“Half a moment,” said Sir John. “Last time a schooner came in, two piano-cases were brought ashore. I’ve looked round, and the only piano in the island is in Smith’s big concrete house, where he never lives, and that piano was there ages before. Pianos? Guns, my boy. Smith’s keeping the natives in check for all he’s worth. It’s his best policy. But if it does come to an outbreak, you’ll find the natives armed and Smith leading them. You can tell Mast that. If Smith gets into a position where he finds his hand forced, and it’s a question of the white man or the native, he’ll throw over his trade and his ambitions, wipe out the white men, and chance it. Now, haven’t I seen the next step? Pryce, I watch everything. I can’t afford to make another mistake.”

“An almighty row—a big fight—and then wiped out, as you say,” said Pryce, meditatively. “One might do worse.”

“Possibly. All the same, I’m going to spend this afternoon in frightening the life out of Parker and Simmons and Mandelbaum and Lord Charles Baringstoke. I leave it to you to make Cyril Mast ashamed of himself.”

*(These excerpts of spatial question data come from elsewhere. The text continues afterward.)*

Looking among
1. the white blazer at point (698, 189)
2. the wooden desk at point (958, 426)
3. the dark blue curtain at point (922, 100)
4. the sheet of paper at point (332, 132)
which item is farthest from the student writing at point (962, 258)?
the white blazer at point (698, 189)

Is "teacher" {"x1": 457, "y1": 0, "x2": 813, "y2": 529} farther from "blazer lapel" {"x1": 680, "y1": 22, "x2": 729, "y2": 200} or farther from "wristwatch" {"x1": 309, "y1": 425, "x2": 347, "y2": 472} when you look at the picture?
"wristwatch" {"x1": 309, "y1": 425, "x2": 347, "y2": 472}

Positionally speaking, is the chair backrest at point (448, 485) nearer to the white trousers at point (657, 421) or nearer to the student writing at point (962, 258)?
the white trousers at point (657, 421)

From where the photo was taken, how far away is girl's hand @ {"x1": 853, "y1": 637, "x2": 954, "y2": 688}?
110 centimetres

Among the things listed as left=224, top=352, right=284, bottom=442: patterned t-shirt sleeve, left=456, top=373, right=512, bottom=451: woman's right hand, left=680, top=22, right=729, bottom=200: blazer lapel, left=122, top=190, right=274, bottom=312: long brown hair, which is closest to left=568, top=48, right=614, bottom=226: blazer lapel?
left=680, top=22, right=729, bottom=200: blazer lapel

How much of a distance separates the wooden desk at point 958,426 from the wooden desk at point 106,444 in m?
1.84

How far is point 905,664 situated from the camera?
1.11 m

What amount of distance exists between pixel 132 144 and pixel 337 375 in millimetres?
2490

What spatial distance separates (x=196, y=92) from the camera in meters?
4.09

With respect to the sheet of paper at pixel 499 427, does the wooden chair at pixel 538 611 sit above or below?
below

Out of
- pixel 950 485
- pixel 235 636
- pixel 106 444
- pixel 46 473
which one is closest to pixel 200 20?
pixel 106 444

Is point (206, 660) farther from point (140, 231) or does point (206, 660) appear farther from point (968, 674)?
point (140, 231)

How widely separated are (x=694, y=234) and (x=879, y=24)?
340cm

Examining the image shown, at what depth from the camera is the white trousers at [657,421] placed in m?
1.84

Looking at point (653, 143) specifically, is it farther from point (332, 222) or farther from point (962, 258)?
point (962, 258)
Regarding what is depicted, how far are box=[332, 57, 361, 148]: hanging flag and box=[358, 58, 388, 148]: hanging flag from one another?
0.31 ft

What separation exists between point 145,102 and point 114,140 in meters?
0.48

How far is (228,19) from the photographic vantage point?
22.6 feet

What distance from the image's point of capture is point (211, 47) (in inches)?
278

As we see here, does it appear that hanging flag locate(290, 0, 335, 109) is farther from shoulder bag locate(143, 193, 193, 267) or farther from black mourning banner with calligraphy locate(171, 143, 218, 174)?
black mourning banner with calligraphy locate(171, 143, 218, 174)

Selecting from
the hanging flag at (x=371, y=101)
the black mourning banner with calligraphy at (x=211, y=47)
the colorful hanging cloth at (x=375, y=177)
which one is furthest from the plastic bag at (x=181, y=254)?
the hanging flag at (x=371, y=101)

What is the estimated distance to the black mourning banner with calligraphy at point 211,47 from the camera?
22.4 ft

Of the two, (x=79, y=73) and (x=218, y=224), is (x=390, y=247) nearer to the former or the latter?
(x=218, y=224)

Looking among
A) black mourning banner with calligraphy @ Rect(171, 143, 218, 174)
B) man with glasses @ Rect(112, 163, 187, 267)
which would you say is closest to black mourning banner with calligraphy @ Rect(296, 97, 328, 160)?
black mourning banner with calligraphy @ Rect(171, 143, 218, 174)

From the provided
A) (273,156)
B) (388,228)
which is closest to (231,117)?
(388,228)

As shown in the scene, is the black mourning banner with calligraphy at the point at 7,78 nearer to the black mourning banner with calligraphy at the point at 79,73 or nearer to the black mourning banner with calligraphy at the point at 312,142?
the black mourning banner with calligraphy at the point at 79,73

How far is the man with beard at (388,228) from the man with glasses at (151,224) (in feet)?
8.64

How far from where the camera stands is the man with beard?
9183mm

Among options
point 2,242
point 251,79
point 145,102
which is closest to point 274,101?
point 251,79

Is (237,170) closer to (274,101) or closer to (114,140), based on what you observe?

“He’s always that,” said Pryce, as he turned away.

Mr Bassett had said that he was going to see Cyril Mast; therefore it was quite certain that he was going elsewhere. He had taken luncheon with King Smith, had eaten baked fishes with the eternal cokernut cream sauce and a conserve of guavas which was one of the King’s trade-items. He had drunk with great moderation of an excellent hock and iced water.

Three sides of a square on the beach were occupied by the King’s stores and office, with some living-rooms attached. The styles of building were various. There was concrete, dazzlingly white in the sun. There was timber. There was corrugated iron. There were shanties built in the native fashion—poles planted close together for the walls, and a leaf thatch for the roof. The King had a fine concrete house with an excellent garden in the interior, but he rarely visited it.

Luncheon had been served by native boys in one of the living-rooms. The King now smoked a Havannah and sipped coffee which he himself had grown. There was surprisingly little that was native in his appearance. He wore a white flannel shirt, white duck trousers, and white canvas shoes, all of spotless cleanliness. His tint was very light. He had none of the native’s love for personal decoration with flowers and necklaces. His eyes were not like a native’s. They had not that sleeping gentleness, and were the eyes of a master among men. No native would have worn those shoes. The natives went barefoot as a rule, torturing themselves with squeaking boots on state occasions or as a concession to the French missionaries. But the King had all the native’s inborn grace of movement, and he wore his hair rather longer than a European’s. He looked at Bassett with that slightly cynical air of a man who has gauged another man completely, will use him to the utmost, and will not trust him quite as far as he could throw him. Bassett had removed his big hat, and his indecent baldness shone with perspiration; it gave something of the appearance of the vulture to a head which otherwise suggested the ape.

“All I can say is that I did my best,” said Bassett, plaintively. “It nearly came off. Dr Soames Pryce had seemed all in your favour, and then just when it came to the voting, he went right round.”

“Ah!” said Smith. His voice was pleasing and his pronunciation was perfect. “And was that just after you had spoken?”

“It was,” said Bassett, “and that’s what makes it so surprising.” The King smiled. “We ought to have had Mast there. I said so.”